Dale proceeded; a flower ceremony, a fire ceremony, the Astral Ascension Prayer, a closing benediction and a final song, the Charades' version of 1939 Duke Ellington hit "Flamingo." A severely cramped doo-woppy arrangement fraught with trashy guitar that, taken with the song's surrealist lyrics, provided a perfect coda. The stunned crowd, including Russ Meyer biographer Jimmy McDonough, comic-Sponge Bob voice Tom Kenny, In the Red Records' Larry Hardy, Johnny Legend, Charmin' Allan Larman, a slew of local underworld rock types and 3D camera buffs (an abiding passion of Lux's), wandered outside.

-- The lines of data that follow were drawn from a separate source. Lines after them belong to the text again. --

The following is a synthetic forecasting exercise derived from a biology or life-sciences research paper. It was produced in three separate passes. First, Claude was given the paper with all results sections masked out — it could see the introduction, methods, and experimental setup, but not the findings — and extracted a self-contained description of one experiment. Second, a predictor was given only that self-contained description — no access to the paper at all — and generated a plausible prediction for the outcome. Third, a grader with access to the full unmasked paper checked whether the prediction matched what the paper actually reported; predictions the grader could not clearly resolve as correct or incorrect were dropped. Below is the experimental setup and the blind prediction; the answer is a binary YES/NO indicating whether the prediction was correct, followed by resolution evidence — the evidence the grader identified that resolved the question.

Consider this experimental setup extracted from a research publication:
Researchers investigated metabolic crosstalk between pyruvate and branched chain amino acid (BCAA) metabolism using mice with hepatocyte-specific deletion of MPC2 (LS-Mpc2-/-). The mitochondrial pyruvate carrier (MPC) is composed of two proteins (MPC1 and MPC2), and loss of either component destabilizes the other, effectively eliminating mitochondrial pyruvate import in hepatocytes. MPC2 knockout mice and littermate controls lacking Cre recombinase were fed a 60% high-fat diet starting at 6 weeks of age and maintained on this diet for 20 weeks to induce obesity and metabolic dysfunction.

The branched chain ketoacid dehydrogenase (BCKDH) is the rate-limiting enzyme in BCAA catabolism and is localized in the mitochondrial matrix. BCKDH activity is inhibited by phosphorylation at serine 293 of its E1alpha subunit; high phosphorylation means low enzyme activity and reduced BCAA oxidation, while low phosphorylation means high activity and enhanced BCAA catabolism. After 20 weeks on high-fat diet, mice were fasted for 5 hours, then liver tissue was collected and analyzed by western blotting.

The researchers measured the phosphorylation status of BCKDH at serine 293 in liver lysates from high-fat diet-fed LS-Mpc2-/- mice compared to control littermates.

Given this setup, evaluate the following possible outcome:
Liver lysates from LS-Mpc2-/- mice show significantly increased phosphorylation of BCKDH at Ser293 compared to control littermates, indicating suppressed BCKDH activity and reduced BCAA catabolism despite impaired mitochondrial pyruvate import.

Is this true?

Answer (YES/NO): NO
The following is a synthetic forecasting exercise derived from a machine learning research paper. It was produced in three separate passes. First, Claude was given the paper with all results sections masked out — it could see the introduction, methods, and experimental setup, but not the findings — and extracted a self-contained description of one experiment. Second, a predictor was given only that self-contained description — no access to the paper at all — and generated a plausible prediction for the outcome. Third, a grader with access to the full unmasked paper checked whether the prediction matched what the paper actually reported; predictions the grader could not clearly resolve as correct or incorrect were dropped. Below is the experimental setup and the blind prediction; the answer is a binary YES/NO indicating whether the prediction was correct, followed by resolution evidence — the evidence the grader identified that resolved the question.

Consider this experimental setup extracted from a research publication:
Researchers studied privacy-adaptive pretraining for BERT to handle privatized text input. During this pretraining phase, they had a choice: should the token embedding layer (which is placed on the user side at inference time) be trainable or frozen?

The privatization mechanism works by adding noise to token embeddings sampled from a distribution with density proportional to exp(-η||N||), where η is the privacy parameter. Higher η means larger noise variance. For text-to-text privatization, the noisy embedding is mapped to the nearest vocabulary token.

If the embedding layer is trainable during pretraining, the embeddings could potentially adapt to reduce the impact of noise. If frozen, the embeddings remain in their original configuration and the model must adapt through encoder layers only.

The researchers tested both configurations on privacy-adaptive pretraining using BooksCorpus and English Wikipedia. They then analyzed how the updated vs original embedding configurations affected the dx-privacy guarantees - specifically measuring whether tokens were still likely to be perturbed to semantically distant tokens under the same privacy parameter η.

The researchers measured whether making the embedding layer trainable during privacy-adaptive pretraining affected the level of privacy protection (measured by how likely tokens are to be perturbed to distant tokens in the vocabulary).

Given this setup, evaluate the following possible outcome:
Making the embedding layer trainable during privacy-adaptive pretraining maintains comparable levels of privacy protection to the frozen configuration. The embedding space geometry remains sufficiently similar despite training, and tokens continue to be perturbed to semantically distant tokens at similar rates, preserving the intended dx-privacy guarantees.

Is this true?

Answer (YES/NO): NO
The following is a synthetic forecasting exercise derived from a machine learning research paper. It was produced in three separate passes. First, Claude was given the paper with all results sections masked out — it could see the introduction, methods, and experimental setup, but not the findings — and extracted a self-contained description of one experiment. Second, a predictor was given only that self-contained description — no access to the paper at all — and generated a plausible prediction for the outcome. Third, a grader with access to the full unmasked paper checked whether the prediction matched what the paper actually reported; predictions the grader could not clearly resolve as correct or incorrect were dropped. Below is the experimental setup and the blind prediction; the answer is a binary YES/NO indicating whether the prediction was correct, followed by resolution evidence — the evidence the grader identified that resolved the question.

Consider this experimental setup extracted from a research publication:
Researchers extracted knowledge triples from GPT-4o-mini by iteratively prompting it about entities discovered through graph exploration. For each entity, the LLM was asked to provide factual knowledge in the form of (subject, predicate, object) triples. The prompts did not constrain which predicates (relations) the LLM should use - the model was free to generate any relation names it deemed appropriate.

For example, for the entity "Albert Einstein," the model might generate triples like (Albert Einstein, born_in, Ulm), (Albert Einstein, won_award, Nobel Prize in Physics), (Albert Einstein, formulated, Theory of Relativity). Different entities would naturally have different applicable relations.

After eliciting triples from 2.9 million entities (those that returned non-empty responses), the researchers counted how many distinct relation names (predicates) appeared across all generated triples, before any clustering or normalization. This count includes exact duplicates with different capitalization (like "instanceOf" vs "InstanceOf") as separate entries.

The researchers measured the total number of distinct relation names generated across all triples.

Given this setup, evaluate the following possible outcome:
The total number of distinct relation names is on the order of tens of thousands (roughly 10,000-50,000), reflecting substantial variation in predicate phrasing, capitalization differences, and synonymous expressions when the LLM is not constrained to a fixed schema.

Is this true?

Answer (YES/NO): NO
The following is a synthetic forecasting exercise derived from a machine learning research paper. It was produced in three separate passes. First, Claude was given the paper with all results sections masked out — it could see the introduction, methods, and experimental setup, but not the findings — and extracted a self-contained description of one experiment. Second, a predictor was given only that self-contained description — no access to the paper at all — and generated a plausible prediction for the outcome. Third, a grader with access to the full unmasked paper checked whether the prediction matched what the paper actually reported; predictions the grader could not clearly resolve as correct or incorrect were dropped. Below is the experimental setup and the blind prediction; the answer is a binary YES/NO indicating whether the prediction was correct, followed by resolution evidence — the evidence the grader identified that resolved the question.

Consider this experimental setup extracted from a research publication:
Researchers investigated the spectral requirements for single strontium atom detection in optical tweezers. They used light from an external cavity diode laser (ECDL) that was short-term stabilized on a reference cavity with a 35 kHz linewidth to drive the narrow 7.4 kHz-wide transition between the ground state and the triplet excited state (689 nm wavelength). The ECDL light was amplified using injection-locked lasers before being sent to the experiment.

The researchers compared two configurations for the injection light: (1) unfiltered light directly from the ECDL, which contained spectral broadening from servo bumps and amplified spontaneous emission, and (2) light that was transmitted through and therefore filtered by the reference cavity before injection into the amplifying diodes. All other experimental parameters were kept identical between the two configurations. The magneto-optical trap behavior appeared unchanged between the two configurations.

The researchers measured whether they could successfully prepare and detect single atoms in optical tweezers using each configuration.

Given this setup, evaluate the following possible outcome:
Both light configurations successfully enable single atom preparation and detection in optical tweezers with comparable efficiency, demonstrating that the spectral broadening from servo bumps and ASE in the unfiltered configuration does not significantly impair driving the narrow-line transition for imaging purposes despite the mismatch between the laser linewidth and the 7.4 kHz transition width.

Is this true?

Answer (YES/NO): NO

A reception followed at Silver Lake's Edendale Grill, much grimly carouse, a looping slide show of Lux baby and childhood shots, candid snaps (i.e. Lux wearing panties on his head -- they made a very nice hat) and assorted live combat action photography. Muted chatter ensued and in an unexpected twist, I met the guy who was driving the day he and Lux famously pulled over to pick up a hitchhiker, who turned out to be Poison Ivy. "I only knew Lux for about three years, but I knew Erick very well," he said. "Back then, I was his psychedelic partner, you might say, and a few years ago I got an e-mail from him saying "you don't know who this is" -- of course I did -- "but do you remember when we picked up that really pretty girl hitchhiker and your dog Wheezer jumped all over her? Well I've been jumping all over her for the past 35 years and we have a band called the Cramps."

A first hand account of that fabled meeting was a knock out, but the finality of the day's tone overrode all else. As Poison Ivy herself wrote in the service-accompanying program, "Lux seemed like a creature from another world, with one foot already out of this dimension. As much as we might wonder 'Where are you now?' we can also wonder 'Where on Earth did you come from?' Now that's a mystery!"